STATED TASK A:
Using the forum thread below, decide whether each statement agrees with it: (i) Biden's remark included the part about uniting our enemies; (ii) the uniting/dividing line comes from a book titled "Second Chance"; (iii) Randy Scheunemann was a collaborator for the PNAC. Answer yes or no for each and quote the deciding words from the forum thread.

Keep in mind, Bush claimed to look into Putin's eyes and see his soul. 
BBC Link

And McCain is proud that his top foreign policy adviser is a Georgian lobbyist.
Huffington Post Link

Dirty dogs all...


----------



## Nick Batzdorf

I have to wonder what Putin is getting at, because he wouldn't say something totally off the wall. There must be something behind it.

What's for sure is that our foreign policy of - as Joe Biden said right away after Obama's announcement that he was the choice - uniting our enemies and dividing our friends over the past eight years has made Russia and several other countries feel their oats. That line (uniting/dividing) is straight out of Zbniew Brzezhinski's book "Second Chance," and it's so true.

(Actually Biden left out the part about uniting our enemies, but it was implicit.)


----------



## Fernando Warez

*Re: Putin accuses U.S. of orchestrating Georgian war*



JonFairhurst @ Thu Aug 28 said:


> *Putin accuses U.S. of orchestrating Georgian war*
> CNN Link
> 
> Keep in mind, Bush claimed to look into Putin's eyes and see his soul.
> BBC Link
> 
> And McCain is proud that his top foreign policy adviser is a Georgian lobbyist.
> Huffington Post Link
> 
> Dirty dogs all...



Randy Scheunemann was a collaborator for the PNAC(Project for the New American Century ). The guys is just an other neocon. 

http://fr.wikipedia.org/wiki/PNAC


----------



## Robobino

Obama / Biden...

*O*s*ama*/ *Bi*n La*den*...

GIVEN ENTRIES:
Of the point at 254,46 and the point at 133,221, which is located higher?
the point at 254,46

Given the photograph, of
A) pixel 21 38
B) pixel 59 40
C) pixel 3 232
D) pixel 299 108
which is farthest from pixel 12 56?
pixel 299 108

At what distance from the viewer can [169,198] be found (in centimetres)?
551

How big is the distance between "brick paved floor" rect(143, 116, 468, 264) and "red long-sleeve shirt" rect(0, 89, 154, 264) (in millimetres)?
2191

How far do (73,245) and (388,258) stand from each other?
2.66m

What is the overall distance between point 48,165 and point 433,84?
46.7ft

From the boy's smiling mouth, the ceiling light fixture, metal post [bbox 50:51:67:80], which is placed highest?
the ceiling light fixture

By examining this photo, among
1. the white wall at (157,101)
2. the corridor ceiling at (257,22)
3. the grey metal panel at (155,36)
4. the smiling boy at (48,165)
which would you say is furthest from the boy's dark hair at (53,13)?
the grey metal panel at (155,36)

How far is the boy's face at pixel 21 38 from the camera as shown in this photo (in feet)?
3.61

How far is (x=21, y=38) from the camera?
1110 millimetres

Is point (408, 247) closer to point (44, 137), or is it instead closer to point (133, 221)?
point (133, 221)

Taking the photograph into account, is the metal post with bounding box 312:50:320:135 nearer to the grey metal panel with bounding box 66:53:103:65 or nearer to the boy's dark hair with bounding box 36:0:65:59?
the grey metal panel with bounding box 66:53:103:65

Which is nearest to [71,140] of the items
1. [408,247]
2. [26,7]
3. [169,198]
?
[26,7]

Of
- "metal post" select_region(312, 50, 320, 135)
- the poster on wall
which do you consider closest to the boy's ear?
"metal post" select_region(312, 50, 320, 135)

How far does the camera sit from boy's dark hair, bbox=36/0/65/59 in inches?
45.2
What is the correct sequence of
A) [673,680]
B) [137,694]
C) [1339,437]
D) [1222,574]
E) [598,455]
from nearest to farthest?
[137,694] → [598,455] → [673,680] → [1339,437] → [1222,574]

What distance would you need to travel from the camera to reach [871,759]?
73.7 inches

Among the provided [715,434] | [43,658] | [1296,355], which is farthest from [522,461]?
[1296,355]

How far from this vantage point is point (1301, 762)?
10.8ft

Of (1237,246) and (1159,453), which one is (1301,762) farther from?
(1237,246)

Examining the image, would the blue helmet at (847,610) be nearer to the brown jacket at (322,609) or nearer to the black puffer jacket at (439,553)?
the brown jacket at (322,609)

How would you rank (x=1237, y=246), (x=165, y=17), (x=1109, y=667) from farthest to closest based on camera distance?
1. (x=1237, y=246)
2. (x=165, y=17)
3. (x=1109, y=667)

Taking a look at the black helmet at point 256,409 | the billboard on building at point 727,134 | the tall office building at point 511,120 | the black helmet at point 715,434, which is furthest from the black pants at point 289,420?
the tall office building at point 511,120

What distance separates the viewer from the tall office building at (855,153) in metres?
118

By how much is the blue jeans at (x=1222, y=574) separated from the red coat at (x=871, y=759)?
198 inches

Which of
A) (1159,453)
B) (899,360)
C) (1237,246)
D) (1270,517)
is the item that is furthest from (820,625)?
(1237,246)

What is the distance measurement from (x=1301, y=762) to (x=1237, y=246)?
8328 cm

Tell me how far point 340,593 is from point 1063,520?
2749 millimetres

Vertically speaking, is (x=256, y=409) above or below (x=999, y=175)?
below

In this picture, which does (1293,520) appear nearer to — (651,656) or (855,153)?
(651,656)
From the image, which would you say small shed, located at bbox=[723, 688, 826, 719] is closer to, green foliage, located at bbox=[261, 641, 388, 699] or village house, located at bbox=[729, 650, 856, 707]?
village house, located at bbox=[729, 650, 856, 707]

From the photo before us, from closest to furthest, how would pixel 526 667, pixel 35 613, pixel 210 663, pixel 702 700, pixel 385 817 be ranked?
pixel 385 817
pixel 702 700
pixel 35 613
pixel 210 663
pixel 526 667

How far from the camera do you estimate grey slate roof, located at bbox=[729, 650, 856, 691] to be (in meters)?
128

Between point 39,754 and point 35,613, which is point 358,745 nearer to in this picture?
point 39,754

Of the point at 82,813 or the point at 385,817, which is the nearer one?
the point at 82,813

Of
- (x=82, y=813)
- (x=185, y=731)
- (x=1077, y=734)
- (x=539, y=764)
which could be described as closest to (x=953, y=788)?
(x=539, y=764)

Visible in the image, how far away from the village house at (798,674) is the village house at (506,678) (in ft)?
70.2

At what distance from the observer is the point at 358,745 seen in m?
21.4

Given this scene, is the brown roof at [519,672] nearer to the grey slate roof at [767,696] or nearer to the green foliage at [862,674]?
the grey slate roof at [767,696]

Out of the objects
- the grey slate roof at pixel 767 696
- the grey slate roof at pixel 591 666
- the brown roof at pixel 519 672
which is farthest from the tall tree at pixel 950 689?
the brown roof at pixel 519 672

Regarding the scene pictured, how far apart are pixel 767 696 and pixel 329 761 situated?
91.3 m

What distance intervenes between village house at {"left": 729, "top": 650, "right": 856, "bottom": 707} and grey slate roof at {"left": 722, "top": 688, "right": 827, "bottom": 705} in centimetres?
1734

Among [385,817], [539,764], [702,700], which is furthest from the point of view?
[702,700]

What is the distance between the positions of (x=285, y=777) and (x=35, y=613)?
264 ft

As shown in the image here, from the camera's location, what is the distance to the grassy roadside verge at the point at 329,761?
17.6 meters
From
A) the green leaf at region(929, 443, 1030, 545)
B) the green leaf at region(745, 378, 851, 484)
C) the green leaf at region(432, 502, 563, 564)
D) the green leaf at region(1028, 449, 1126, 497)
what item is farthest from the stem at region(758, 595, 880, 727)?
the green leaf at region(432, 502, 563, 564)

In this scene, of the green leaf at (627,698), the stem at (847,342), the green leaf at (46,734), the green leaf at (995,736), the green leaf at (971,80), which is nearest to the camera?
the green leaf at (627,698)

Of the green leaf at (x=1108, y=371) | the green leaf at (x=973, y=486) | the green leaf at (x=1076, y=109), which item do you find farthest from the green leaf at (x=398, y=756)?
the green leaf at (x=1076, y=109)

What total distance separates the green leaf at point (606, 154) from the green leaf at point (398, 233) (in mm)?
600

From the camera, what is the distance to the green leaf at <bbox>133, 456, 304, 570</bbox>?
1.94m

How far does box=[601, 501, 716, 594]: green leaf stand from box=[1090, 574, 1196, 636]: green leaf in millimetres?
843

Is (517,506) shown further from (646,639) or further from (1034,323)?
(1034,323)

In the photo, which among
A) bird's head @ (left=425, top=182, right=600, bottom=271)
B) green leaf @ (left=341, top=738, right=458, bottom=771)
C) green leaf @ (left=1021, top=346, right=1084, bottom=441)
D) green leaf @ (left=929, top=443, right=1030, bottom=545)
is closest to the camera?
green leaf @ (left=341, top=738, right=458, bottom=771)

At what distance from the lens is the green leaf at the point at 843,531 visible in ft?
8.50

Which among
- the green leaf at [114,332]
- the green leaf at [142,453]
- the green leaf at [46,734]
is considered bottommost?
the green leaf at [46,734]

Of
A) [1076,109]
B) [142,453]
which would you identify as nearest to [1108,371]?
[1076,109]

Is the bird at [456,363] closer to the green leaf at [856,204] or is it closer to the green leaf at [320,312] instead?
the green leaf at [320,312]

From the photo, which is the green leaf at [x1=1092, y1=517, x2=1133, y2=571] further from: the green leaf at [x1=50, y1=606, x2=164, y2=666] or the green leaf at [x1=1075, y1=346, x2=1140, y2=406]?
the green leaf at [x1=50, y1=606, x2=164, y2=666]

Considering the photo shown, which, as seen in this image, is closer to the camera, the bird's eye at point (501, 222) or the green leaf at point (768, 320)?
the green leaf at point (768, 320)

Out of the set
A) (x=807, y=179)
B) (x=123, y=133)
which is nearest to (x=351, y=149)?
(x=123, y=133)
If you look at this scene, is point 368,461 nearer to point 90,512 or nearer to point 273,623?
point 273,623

STATED TASK B:
Return every line of the records that contains the word "nearest".

FULL SOLUTION A:
(i) No: "Actually Biden left out the part about uniting our enemies, but it was implicit."
(ii) Yes: "That line (uniting/dividing) is straight out of Zbniew Brzezhinski's book"
(iii) Yes: "Randy Scheunemann was a collaborator for the PNAC(Project for the New American Century )."

FULL SOLUTION B:
Which is nearest to [71,140] of the items
from nearest to farthest?
In this scene, of the green leaf at (627,698), the stem at (847,342), the green leaf at (46,734), the green leaf at (995,736), the green leaf at (971,80), which is nearest to the camera?
which would you identify as nearest to [1108,371]?
which is nearest to (x=351, y=149)?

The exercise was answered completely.